Explorar o material -
a) Reescreva o parecer sobre o recurso da Santa Casa da Misericórdia de Lisboa, tudo desde "Tribunal Central Administrativo" até "nº17/91 de 11-4.", trocando "Mesa" por "Direção".
b) Prossiga o parecer sobre o recurso da Santa Casa da Misericórdia de Lisboa a partir do ponto em que ele termina.

***** Trecho do documento *****

Pareceres/Diversos

Tribunal Central Administrativo Sul - Contencioso Administrativo
Contencioso:Administrativo
Data:12/28/2002
Processo:11662/02
Nº Processo/TAF:00000/00/0
Sub-Secção:2ª. Subsecção
Magistrado:Mª. Antónia Soares
Descritores:DECRETO REGULAMENTAR
RECURSO DE ACTO DE APLICAÇÃO
APRECIAÇÃO DA LEGALIDADE
NULIDADE DA SENTENÇA
Data do Acordão:03/27/2003
Disponível na JTCA:NÃO
Texto Integral:Vem o presente recurso jurisdicional interposto da sentença que considerou improcedente o recurso contencioso interposto pelo recorrente, Secretário Geral da Santa Casa da Misericórdia de Lisboa, da deliberação de 15-2-01 da Mesa daquela Instituição, que decidiu atribuir-lhe a retribuição correspondente ao índice 600,escalão1, de acordo com o Decreto Regulamentar nº17/91 de 11-4.

Invoca o recorrente nas alegações de recurso jurisdicional a nulidade da sentença por omissão de pronúncia uma vez que não apreciou a ilegalidade do citado Decreto Regulamentar invocada ao abrigo do artº 25 nº2 da LPTA.

E parece ter, efectivamente, razão.

Na verdade, baseando-se o acto recorrido no citado Decreto Regulamentar, e vindo invocado que este é ilegal, para a ferir da legalidade do acto recorrido não poderia a sentença deixar de apreciar a legalidade do diploma regulamentar ao abrigo do qual foi praticado.

***** Dados fornecidos *****

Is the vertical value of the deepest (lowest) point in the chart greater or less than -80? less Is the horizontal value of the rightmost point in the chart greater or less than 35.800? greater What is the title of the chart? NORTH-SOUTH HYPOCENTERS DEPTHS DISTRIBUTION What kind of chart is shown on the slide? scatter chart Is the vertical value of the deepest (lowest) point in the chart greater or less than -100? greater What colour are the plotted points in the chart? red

*****

Respostas por item -
a)
Tribunal Central Administrativo Sul - Contencioso Administrativo
Contencioso:Administrativo
Data:12/28/2002
Processo:11662/02
Nº Processo/TAF:00000/00/0
Sub-Secção:2ª. Subsecção
Magistrado:Mª. Antónia Soares
Descritores:DECRETO REGULAMENTAR
RECURSO DE ACTO DE APLICAÇÃO
APRECIAÇÃO DA LEGALIDADE
NULIDADE DA SENTENÇA
Data do Acordão:03/27/2003
Disponível na JTCA:NÃO
Texto Integral:Vem o presente recurso jurisdicional interposto da sentença que considerou improcedente o recurso contencioso interposto pelo recorrente, Secretário Geral da Santa Casa da Misericórdia de Lisboa, da deliberação de 15-2-01 da Direção daquela Instituição, que decidiu atribuir-lhe a retribuição correspondente ao índice 600,escalão1, de acordo com o Decreto Regulamentar nº17/91 de 11-4.

b)
É este o regime que decorre do estatuído no nº2 do artº25 da LPTA ao referir que o não exercício do direito de recurso de acto contido em diploma legislativo ou regulamentar não obsta, porém, à impugnação contenciosa de actos de execução ou de aplicação daquele acto.

Regime, aliás, coerente com o princípio da economia processual, na medida em que nada justifica a interposição de dois processos com o mesmo objecto, pois no fundo só o acto de aplicação do DR ao seu caso concreto é que é lesivo, sendo a lesividade daquele meramente indirecta e instrumental.

Termos em que, não conhecendo a sentença desta questão suscitada pelo recorrente na petição e desenvolvida nas alegações finais, a mesma é nula por omissão de pronúncia, devendo ser revogada, baixando os autos ao TAC de Lisboa para a competente reformulação, ficando prejudicada a apreciação, por este tribunal, das demais questões suscitadas.